Analogous to the reasoning behind saving one member of productive ("interesting") families to prevent excessive minimization within a binding mode, it is desirable to do the same for non-productive (bumping) families. Any orientation found to exceed the number of allowed bumps constitutes a family within which no other orientations will be permitted (subject to the degenerate_save_interval parameter, see below), thus saving precious minimization time in uninteresting binding modes.
Caution: Degeneracy checking is still an experimental feature. It is designed to be used as a tool in speeding up DOCK runs involving force-field score minimization, but it can often be equally effective to use minimization without degeneracy checking with greatly reduced bin sizes.
Theory
Problem description
The tricky part of the problem is that we have to know where in the active
site an orientation lies based solely on the sphere-atom pairings involved in
the match; at this stage in the program we have no information of atom
coordinates as the ligand has not yet been placed into the context of the
receptor. Furthermore, we have to know when the same geometry has been
produced with different pairings. Consider the simple model depicted
below, with E being the "receptor," F the "ligand," and circled
points are spheres. Using a three-node match, we can superimpose F onto
E by the pairings b3, c4, d5. However, the matching of a2, e6, d5
produces the identical geometric orientation. Given the latter pairing, we
must be able to recognize that this will generate an orientation degenerate
with the former.Degeneracy check
When a unique orientation is found (e.g. the very first match), the
program saves the nearest sphere to every atom in the ligand - this
information is, of course, dependent on the orientation relative to the
receptor. Every subsequent orientation must be checked for degeneracy,
i.e. has this geometry been seen before? We may only use the four
sphere-atom pairings used to generate the match, otherwise we waste the time
required to orient the orientation in the site and transform the
coordinates (for sake of discussion, we will assume four nodes are required for
a match). A simple check to see if all four pairings occurred simultaneously
in a previous unique match tells us the answer. Note that we must save the
nearest sphere to every atom in the ligand for unique matches to allow
detection of similar geometries produced by different pairings.
Information storage
Saving a list of all matches for each possible sphere-atom pairing
(maxlig (500) by maxpts (120) by at least 10,000 unique matches
at 4 bytes per integer = 2.4Gb array with current dimensions) requires a
tremendous amount of memory, since Fortran does not support dynamic memory
allocation. Moreover, much of this array would be empty, so this is a problem
that lends itself to hashing. We employ open addressing with double hashing,
as per Knuth. The hash table allows us to store only non-zero elements of the
3-dimensional array mentioned earlier, with clever methods of retrieving
information given a hash code. The hash code is a function of one sphere-atom
pairing and dictates where in the table matches containing this pair have be
found. Thus, given one sphere-atom pairing, one can quickly retrieve all other
orientations which contained this pairing.
Sensitivity reduction
All that is required for differentiating orientations is a small set of way
points in the active site. Here, a way point is merely a geometric descriptor
which signals the occupancy by the ligand of a particular portion of the active
site volume. A typical active site will be represented by on the order of
50-100 spheres, usually overkill for such a simple task. Each way point
describes a particular volume within the site, this volume inversely
proportional to the number of way points. A ligand orientation is described by
the way points its atoms "see." The more way points one uses, the more
discerning the program will be in differentiating active site volume.

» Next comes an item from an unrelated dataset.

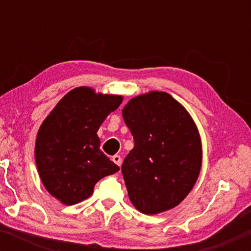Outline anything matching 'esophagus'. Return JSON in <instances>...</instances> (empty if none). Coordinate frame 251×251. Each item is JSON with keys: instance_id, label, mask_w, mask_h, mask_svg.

Rephrased, fewer degenerate orientations will be removed because more matches
will be considered unique. The goal here is the opposite: to reduce
the number of orientations passed through to the minimizer. We can easily
reduce the number of way points by clustering the sphere set ("true spheres")
to generate a reduced set of virtual spheres. All neighboring true
spheres are jointly averaged into one virtual sphere. This creates an even
distribution of way points throughout docking space.
Degeneracy stringency
Another method for removing more degenerate orientations is to allow some slop
in comparing the sphere-atom pairings with those in unique matches. This
feature is termed "wobble," as we may permit a non-zero number of "mistakes" in
the degeneracy check. The predictable effect of introducing wobble is to
increase the number of degenerate orientations because binding modes are
smeared out over a larger volume.
Safety net
Because the first orientation in a family is deemed the representative of a
particular binding mode, our depiction of this binding mode is highly dependent
on the quality of the orientation. All future orientations in this family will
be considered degenerate to the initial member. If the quality (e.g.
force-field score) is very poor, then we unfairly represent this binding mode.
It would be beneficial to afford popular binding modes renewed chances at
locating an optimal representative. The parameter
degenerate_save_interval
dictates how often we must find a degenerate
orientation in a family before orienting and minimizing another member. The
degenerate_save_interval
parameter has the desirable effect of smoothing
our sampling over all binding modes.Usage
Virtual spheres are a reduced set of averaged spheres derived from your
sphgen sphere center output used in determining orientation degeneracy.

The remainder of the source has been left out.